• Exercise aim: From the line containing "category: gazellethomsons" through the final line of the records, reproduce every line exactly.
━━━━━ Information given ━━━━━
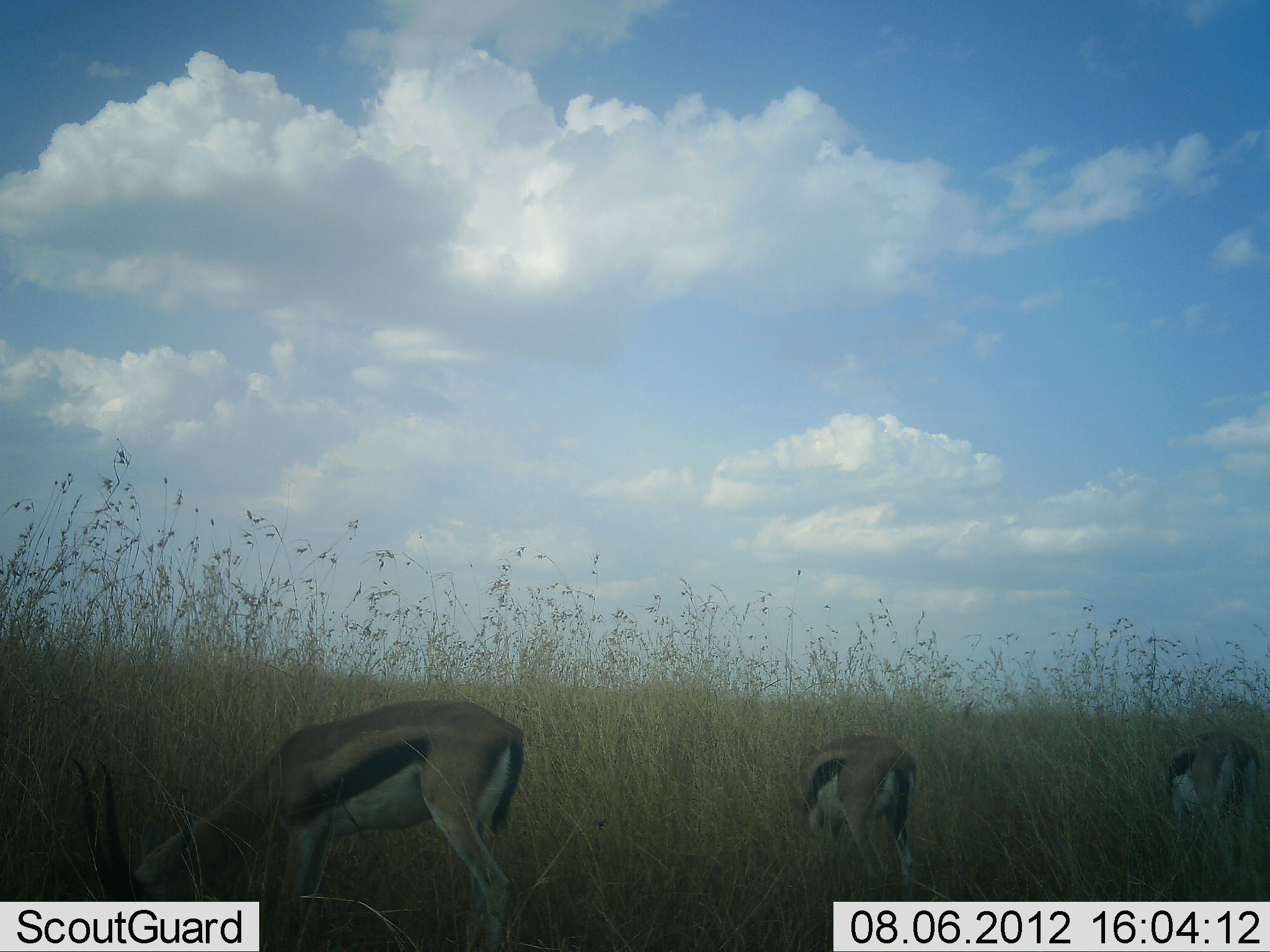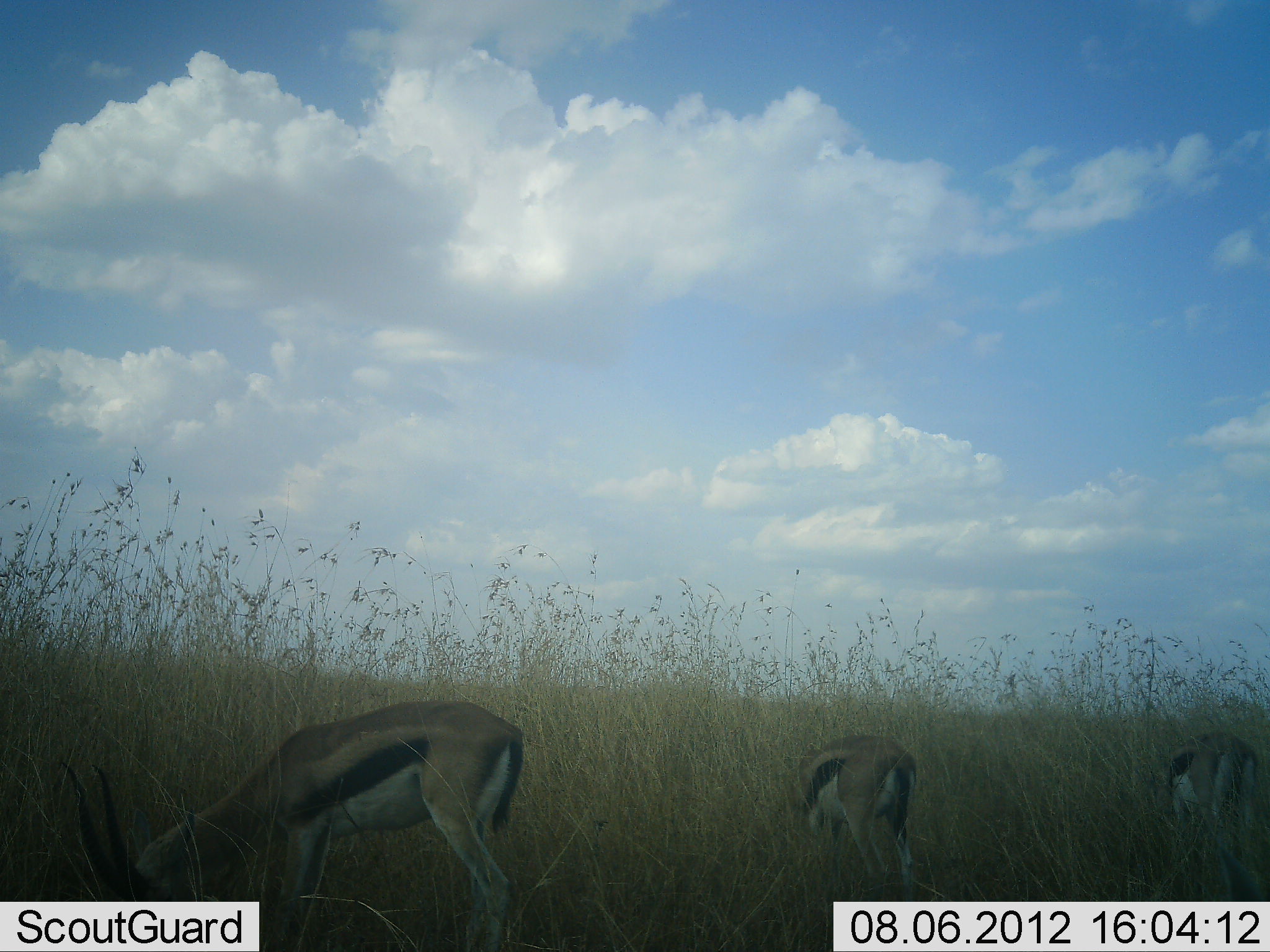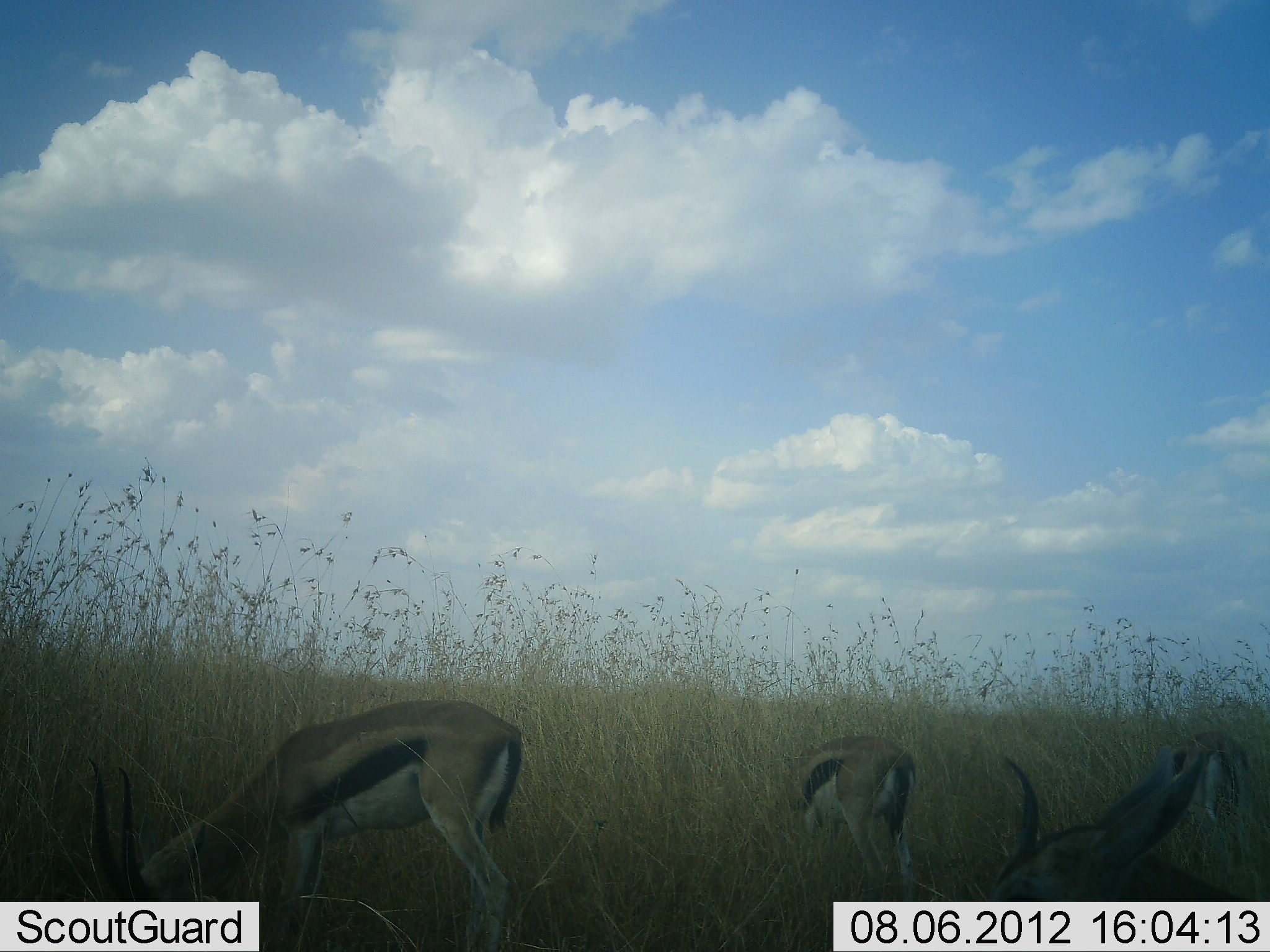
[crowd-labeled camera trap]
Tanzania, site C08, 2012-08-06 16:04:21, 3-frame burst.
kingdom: Animalia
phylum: Chordata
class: Mammalia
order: Artiodactyla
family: Bovidae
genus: Eudorcas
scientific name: Eudorcas thomsonii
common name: thomson's gazelle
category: gazellethomsons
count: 4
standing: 30%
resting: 0%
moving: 0%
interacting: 0%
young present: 0%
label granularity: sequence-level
━━━━━
• Output for this exercise:
category: gazellethomsons
count: 4
standing: 30%
resting: 0%
moving: 0%
interacting: 0%
young present: 0%
label granularity: sequence-level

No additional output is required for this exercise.